Another real-world implication was that the time to mix therapy for the 3 drugs versus the 2 was strikingly different in favor of the 3 drugs versus the2, which is another real-world implication.

When you looked specifically at subgroups in the trial, and this was an Apriori analysis. It's preplanned Apriori analysis. If you look at the patients with lenalidomide refractory, signal was very robust in that group to the 3 over the 2.

Then most importantly, when you looked at high risk, be it cytogenetics, renal dysfunction, other features, we were able to see clear advantage to 3 drugs. Finally, in the context of real world, older patients did well. That's a very important signal, because often these patients are not well represented in large clinical phase 3 trials.

Because of that, the signal that clinicians can derive from studies, that they can bring to their clinics, can be a little bit more difficult to extrapolate.
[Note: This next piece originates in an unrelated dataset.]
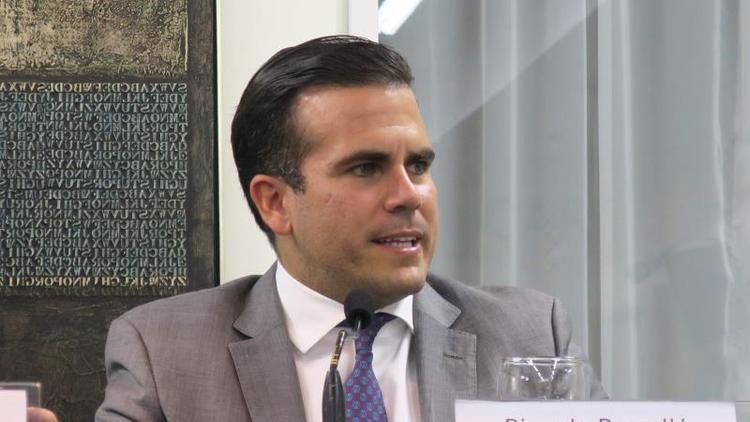 Gobernador de P.Rico revela aún hay 30.000 techos de plástico desde huracán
In our study, we've did a preplanned analysis of all the patients, and were able to show clearly that the benefit there was as big as it was for the median overall. Lots of real-world data.
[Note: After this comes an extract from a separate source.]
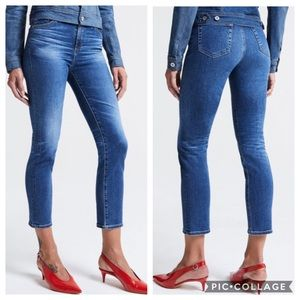 AG The Isabelle High-Rise Straight Crop Jean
The question then becomes, "How does this align, given that daratumumab, which has been so successful, is now upfront in the treatment of myeloma, and rightly so?" What it tells us is that as you have exciting new regiments being used upfront, you have to have highly successful regimens for salvage.

In combination certainly, there would be, in my mind, a rationale for the use of isatuximab in relapse, and indeed, after patients already received daratumumab, and for example, daratumumab treatment had ultimately failed them.

This would seem, to me anyway, to suggest that combination strategies incorporating isatuximab have a strong rationale, given the data that we have so far.

With that in mind, studies are now going forward with isatuximab earlier in myeloma, and in combination with other platforms, such as for example, combination of isatuximab with lenalidomide, bortezomib, and dexamethasone, as well as other platforms including carfilzomib, and other novel agents.